The Resurrection of Jesus is the key that unlocks the Bible’s message. It’s here—at the climax of Jesus’ own story—that we directly encounter God’s purposes for humanity. Without the Resurrection, the Incarnation was temporary and so is this world and so are we. The Resurrection proves that Creation still matters. It demonstrates that humans are still the Crown of Creation. It validates our physical embodiment on this planet, upholding it as something destined for restoration.

Without the Resurrection, Jesus becomes just another self-proclaimed messiah. If Jesus’ Spirit had returned to Heaven while His body remained in the tomb, then at best we’d have a disembodied faith that hopes to outlast our mortal bodies. We might picture eternity in the clouds without the trappings of arms, legs, and stomachs. But that’s not what God offers.
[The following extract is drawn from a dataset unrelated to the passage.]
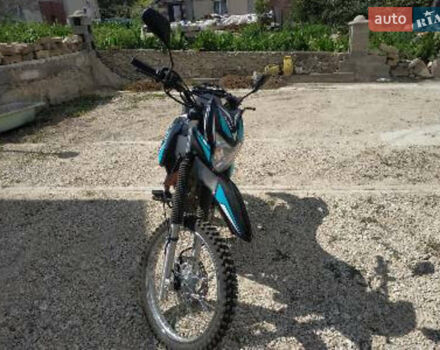 Шанрай XY 200GY, объемом двигателя 0.2 л и пробегом 2 тыс. км за 1100 $, фото 4 на Automoto.ua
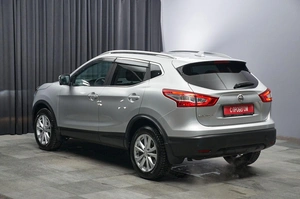 Внедорожник Nissan Qashqai 2018 года, 1999000 рублей, Красноярск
When the disciples meet the resurrected Jesus, He is physically present. The grave is empty. The Good News is not merely that Jesus lives on in our hearts after His death. It’s not that His Spirit has been released so that He’s more alive than before; Jesus is who He was—embodied. When Jesus appeared anew to the women, they “clasped his feet” (Matthew 28:9 NIV). The Good News is that Jesus is physically present with them again—alive! They could touch him.

Jesus’ resurrected body offers a glimpse of our own future bodies. His glorification did not erase the evidence of His suffering. Jesus has the same body—one that was beaten and pierced—yet He experiences Resurrection Life. The continuity between His Incarnation and Resurrection Body suggests that we, too, will be our embodied selves in the New Creation.

John tells us that on that first day of New Creation, Jesus commissioned His disciples: “‘Peace be with you! As the Father has sent me, I am sending you.’ And with that, He breathed on them and said, ‘Receive the Holy Spirit’” (John 20:21-22 NIV). Just as God had breathed into the first human to make him a “living being” (Genesis 2:7), now Jesus breathes into His disciples to commission and empower them to fulfill their human vocation as God’s representatives.

Jesus’ Resurrection is not only Good News for us personally; it’s Good News for the future of this created world. By rising again in the flesh Jesus demonstrates God’s commitment to this physical world, affirming that Creation still matters. And if this Creation still matters, then we still have a job to do.